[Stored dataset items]
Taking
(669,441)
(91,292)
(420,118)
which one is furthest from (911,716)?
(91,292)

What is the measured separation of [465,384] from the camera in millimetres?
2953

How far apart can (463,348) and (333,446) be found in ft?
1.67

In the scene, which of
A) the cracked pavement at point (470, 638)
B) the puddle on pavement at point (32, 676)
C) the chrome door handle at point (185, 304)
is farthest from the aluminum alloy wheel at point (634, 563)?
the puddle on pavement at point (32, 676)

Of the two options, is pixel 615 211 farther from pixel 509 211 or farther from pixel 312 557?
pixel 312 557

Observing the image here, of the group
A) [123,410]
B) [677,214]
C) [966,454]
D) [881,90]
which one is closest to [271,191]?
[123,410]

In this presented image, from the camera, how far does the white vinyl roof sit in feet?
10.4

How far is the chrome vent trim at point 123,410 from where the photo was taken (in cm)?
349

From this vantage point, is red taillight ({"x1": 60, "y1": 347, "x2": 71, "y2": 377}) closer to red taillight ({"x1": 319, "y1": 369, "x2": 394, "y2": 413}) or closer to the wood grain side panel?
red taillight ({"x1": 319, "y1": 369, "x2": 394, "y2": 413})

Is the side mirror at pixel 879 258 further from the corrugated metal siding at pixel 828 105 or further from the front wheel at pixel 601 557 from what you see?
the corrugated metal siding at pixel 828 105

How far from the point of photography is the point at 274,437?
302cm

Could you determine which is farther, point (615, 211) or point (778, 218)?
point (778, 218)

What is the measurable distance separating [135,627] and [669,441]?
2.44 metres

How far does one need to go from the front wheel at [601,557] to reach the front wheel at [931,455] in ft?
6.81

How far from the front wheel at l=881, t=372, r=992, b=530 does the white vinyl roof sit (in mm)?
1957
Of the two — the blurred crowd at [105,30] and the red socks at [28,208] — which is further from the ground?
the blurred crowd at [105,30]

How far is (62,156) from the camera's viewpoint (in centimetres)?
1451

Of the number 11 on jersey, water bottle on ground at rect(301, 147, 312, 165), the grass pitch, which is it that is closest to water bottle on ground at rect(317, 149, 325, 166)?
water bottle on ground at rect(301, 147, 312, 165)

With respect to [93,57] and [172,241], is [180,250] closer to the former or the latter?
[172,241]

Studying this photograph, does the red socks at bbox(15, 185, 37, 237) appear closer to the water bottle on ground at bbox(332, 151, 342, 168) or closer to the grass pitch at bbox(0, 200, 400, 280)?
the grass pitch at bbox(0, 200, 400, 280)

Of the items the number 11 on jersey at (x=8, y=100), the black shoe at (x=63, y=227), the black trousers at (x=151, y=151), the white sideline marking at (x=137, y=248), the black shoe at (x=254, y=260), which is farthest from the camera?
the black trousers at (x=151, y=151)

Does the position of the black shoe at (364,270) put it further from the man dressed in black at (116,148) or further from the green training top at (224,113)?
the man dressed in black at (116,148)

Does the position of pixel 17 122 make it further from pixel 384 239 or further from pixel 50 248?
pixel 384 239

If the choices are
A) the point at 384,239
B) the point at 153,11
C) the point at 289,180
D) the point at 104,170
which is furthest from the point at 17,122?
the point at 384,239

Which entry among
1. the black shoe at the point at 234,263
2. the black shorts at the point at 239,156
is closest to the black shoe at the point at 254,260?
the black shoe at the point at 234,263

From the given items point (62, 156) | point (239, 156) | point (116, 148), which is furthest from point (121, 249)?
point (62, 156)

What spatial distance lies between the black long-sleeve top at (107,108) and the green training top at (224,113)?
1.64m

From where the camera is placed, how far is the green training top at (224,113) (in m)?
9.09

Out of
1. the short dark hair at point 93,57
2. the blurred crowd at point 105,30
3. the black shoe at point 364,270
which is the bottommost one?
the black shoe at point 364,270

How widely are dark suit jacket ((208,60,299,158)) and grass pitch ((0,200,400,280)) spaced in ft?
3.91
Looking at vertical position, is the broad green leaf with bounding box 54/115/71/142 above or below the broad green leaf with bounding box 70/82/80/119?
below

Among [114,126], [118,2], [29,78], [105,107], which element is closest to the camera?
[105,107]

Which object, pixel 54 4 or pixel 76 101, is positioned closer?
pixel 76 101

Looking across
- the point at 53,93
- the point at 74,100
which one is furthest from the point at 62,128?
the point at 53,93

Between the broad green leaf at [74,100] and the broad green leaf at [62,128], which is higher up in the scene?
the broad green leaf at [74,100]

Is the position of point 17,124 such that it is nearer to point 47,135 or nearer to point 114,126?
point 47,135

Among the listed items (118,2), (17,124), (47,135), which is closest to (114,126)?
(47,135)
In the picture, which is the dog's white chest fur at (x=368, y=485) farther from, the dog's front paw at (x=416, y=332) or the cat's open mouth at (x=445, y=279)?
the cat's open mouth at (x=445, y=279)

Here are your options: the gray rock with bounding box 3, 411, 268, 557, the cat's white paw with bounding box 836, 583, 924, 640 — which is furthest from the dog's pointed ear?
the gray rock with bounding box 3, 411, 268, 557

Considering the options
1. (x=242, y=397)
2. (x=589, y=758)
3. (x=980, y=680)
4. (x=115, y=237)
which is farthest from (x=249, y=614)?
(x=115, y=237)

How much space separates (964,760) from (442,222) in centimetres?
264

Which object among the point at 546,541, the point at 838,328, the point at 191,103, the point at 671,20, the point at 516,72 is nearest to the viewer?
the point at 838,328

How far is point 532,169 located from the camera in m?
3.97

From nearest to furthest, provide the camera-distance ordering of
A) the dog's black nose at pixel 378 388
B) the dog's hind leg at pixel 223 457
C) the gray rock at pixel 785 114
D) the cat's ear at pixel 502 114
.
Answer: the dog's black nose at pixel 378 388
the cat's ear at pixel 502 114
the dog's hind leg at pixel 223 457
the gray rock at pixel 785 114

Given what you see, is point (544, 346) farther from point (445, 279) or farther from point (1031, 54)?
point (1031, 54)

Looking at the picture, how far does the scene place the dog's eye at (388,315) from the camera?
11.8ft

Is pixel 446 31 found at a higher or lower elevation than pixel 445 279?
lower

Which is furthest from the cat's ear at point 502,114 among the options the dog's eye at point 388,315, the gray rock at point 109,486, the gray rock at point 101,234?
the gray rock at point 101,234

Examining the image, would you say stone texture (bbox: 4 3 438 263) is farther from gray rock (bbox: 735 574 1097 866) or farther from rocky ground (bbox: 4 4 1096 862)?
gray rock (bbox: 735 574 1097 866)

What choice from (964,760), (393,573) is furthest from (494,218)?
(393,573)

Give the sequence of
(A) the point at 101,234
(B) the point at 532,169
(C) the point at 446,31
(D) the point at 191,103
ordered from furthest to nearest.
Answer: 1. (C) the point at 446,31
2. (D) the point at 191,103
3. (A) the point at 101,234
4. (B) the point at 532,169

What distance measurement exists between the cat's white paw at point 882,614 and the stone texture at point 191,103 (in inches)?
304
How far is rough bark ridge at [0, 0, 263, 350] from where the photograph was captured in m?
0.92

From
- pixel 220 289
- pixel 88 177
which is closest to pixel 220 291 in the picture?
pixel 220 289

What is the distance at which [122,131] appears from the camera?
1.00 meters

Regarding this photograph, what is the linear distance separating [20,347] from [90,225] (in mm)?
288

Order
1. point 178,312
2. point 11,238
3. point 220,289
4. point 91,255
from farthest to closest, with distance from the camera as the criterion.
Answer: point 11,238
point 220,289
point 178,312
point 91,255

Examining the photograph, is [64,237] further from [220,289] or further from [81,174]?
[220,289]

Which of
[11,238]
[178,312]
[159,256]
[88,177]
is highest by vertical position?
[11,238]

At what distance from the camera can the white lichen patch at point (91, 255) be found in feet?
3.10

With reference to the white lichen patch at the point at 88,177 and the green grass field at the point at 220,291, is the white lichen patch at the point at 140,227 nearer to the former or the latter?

** WRITTEN INSTRUCTION **
Repeat word for word the stretch of rows from the line containing "Could you determine" through the line containing "2.44 metres", both included.

** OUTPUT FOR THIS EXERCISE **
Could you determine which is farther, point (615, 211) or point (778, 218)?
point (778, 218)

What is the measurable distance separating [135,627] and [669,441]?
2.44 metres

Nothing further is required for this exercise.